In 1914, the House of Faberge presented the Mosaic egg to Emperor Nicholas II of Russia. It is a truly remarkable decorative egg and is now featured on the latest release in the Imperial Faberge Eggs series. The coins include a beautiful, colorized replication of the original design on the reverse, plus a diamond stud display around the edges for decorative purposes. Today, 2021 2 oz Silver Niue Faberge Mosaic Egg Coins are available to you online from Silver.com.
- Coins arrive in a decorative box with a Certificate of Authenticity!
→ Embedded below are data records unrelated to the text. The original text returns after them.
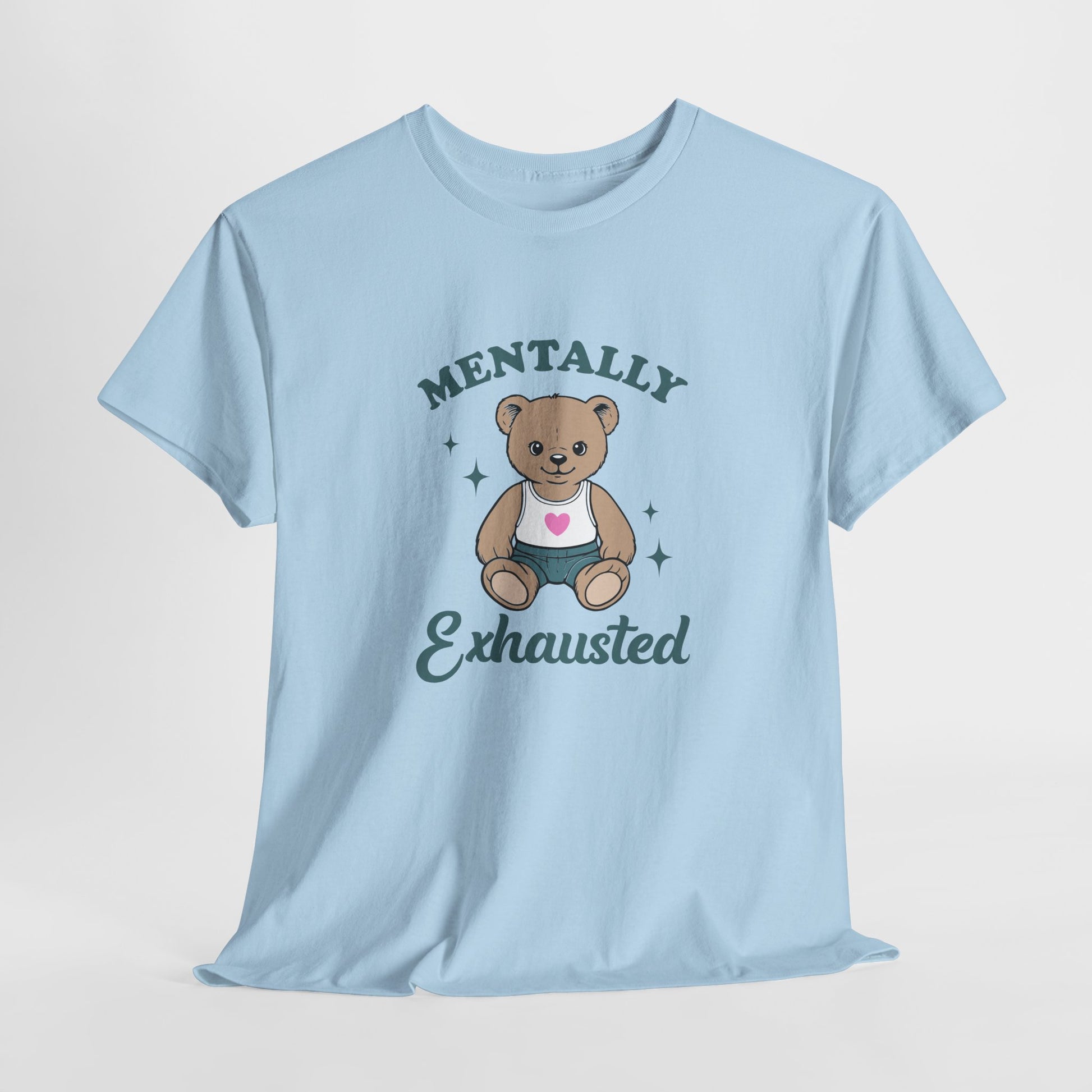 Front view of a light blue T-shirt featuring a teddy bear graphic with the text "Mentally Exhausted." Part of the Vivid Divergence Sensory Friendly Unisex Tees Range.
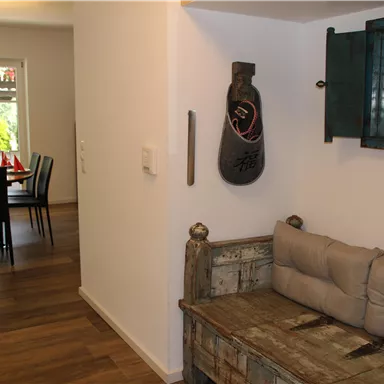 An inviting hallway with an old wooden sofa and a decorative mirror. In the background, a dining area with a table and chairs is visible.
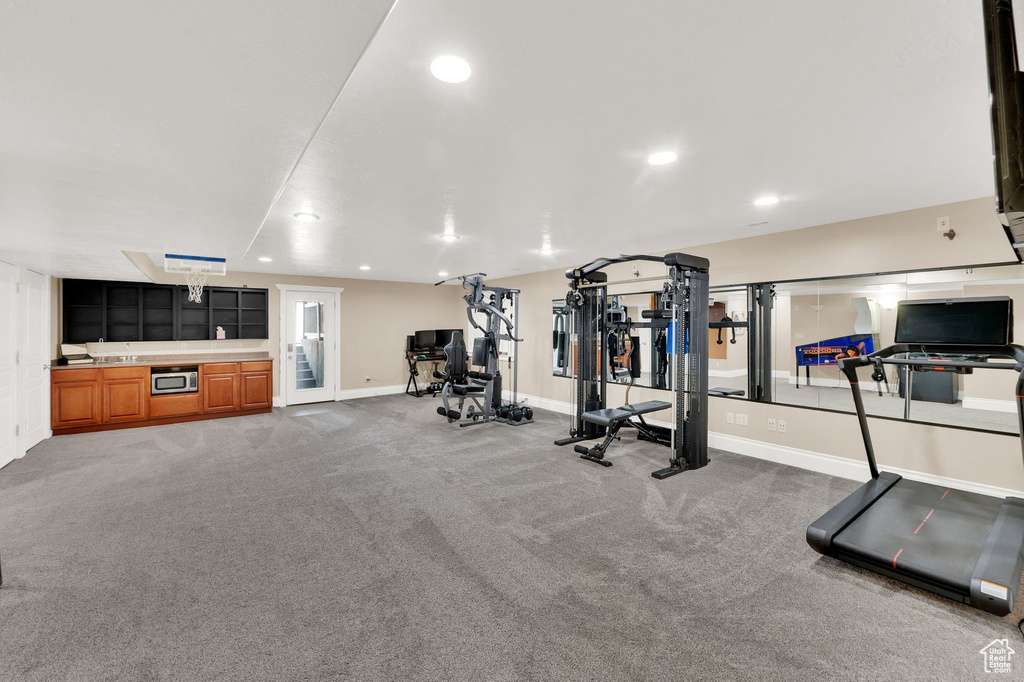 Workout area featuring recessed lighting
- Brand-new Mosaic Faberge Egg coin!
- Mintage limited to 999 pieces worldwide!
- Proof, Colorized visuals.
- Contains 2 Troy ounces of .999 fine silver.
- Issued a face value of Two Dollars from the Niuean government.
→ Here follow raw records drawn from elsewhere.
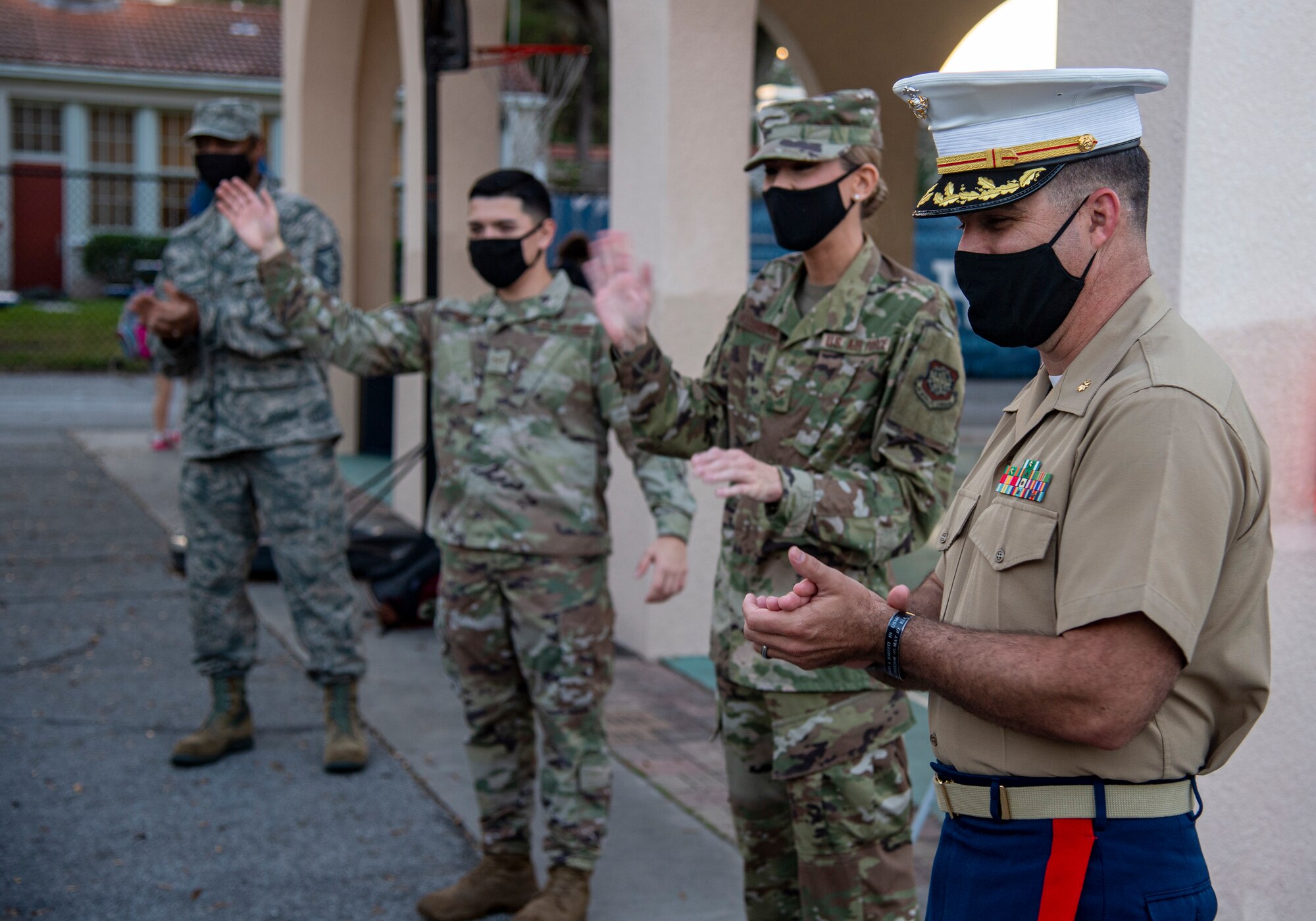 Members of Team MacDill greet students on their way to school at Roosevelt Elementary in Tampa, Fla., Oct. 15, 2020.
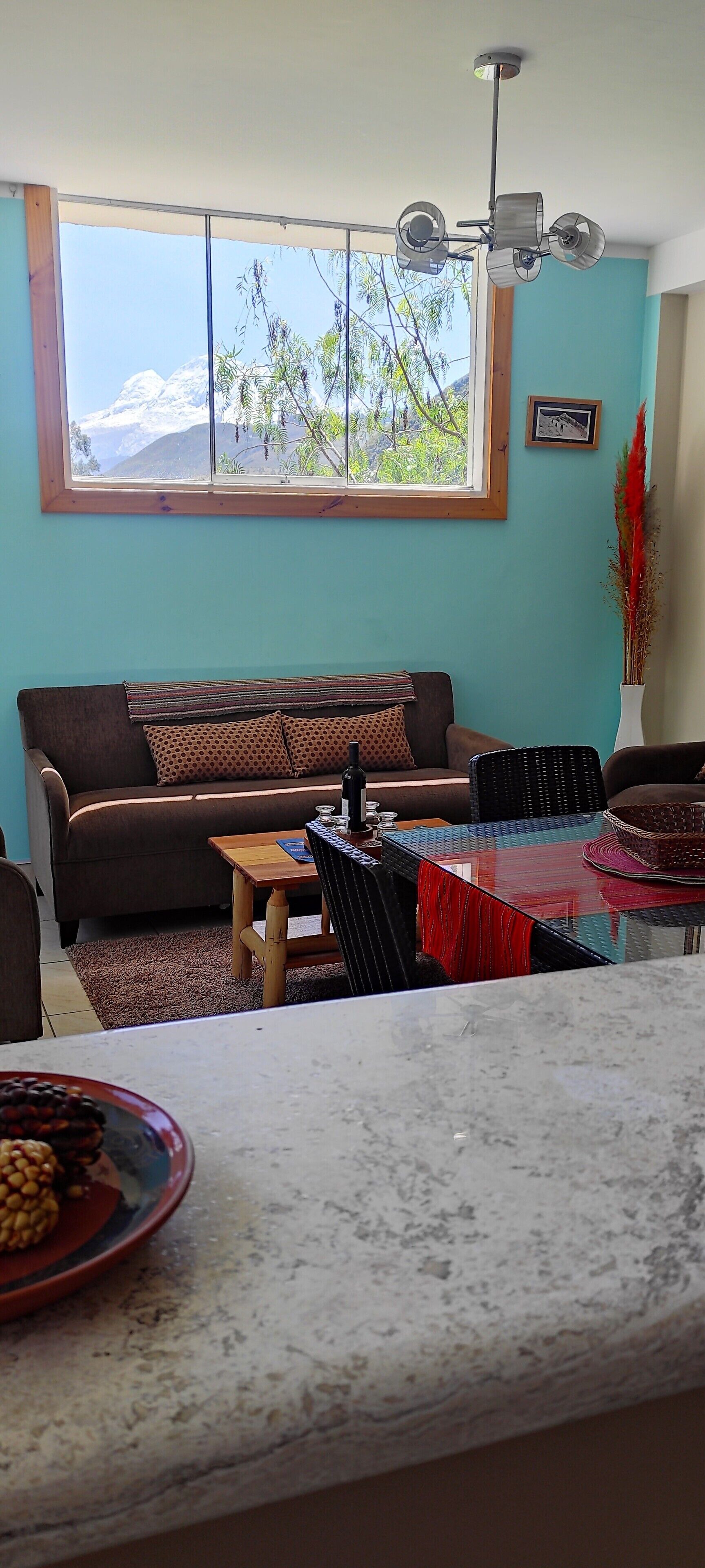 Sala de estar com sofá, mesa de jantar e vista para montanhas através de uma grande janela.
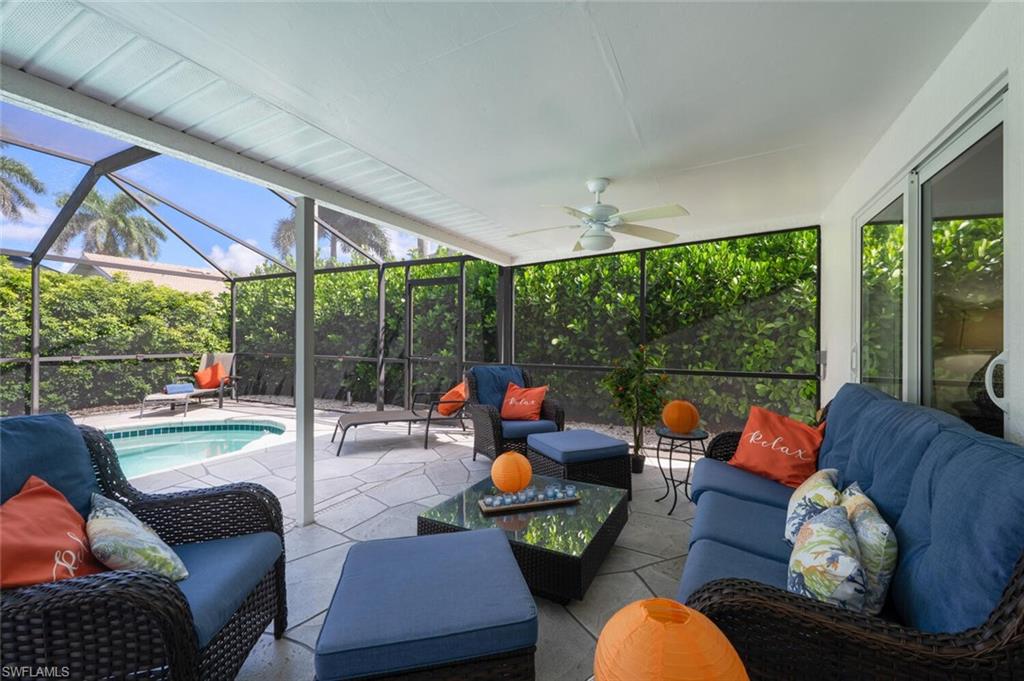 229 Countryside Drive Naples, FL 34104 - Photo 36 of 44 a living room with furniture and a large window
- The obverse features Queen Elizabeth II.
- On the reverse side is a depiction of the Mosaic egg.
All 2021 2 oz Silver Faberge Mosaic Egg Coins have been crafted with painstaking precision by the Mint of Poland. These coins, which have a limited mintage of 999 pieces, will be delivered in original mint packaging. This includes an elaborate, decorative display box, plus a Certificate of Authenticity.
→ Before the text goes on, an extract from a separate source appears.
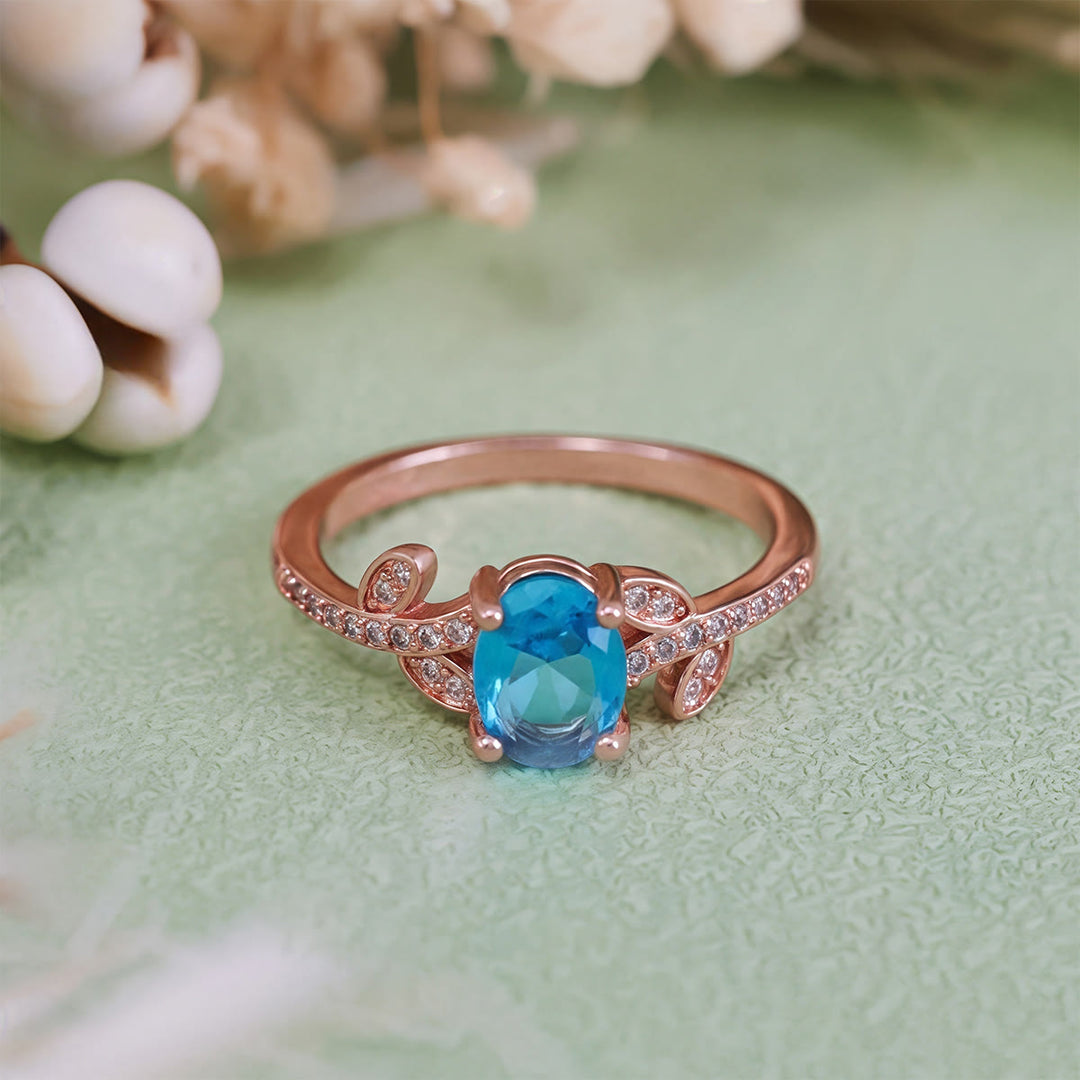 Bague Olivenorma avec topaze bleue taille ovale et feuille enveloppée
Queen Elizabeth II is depicted on the obverse of 2021 Niue Faberge Mosaic Egg Coins. The Queen is shown facing right and wearing the Girls of Great Britain and Ireland Tiara. Beneath this portrait, there is a Faberge egg opened to reveal the surprise inside. While all Faberge eggs were different, one commonality is that they all had a surprise hidden inside them. Inscriptions on the obverse read Niue Island, Elizabeth II, 2021, 2 Dollars, Ag .999.
The Mosaic is featured on the reverse field of 2021 2 oz Silver Niue Faberge Egg Coins. Considered by many to be the most beautiful Faberge egg, this replication includes many of its finest qualities, including a beautiful mosaic tapestry in the middle section. Surrounding the egg there is a magnificent arrangement of crystal inserts. You’ll see the words Imperial Faberge Eggs inscribed as well.
The Mosaic Faberge egg was produced for Russian Tsar Nicholas II, who presented it to his wife Alexandra Feodorovna on Easter, 1914. This was one of forty Faberge eggs that Nicholas commissioned for both his wife and his mother, Maria Feodorovna. The egg was eventually confiscated during the Russian Revolution. Today, it resides in Queen Elizabeth II’s Royal Collection, along with three other Faberge eggs.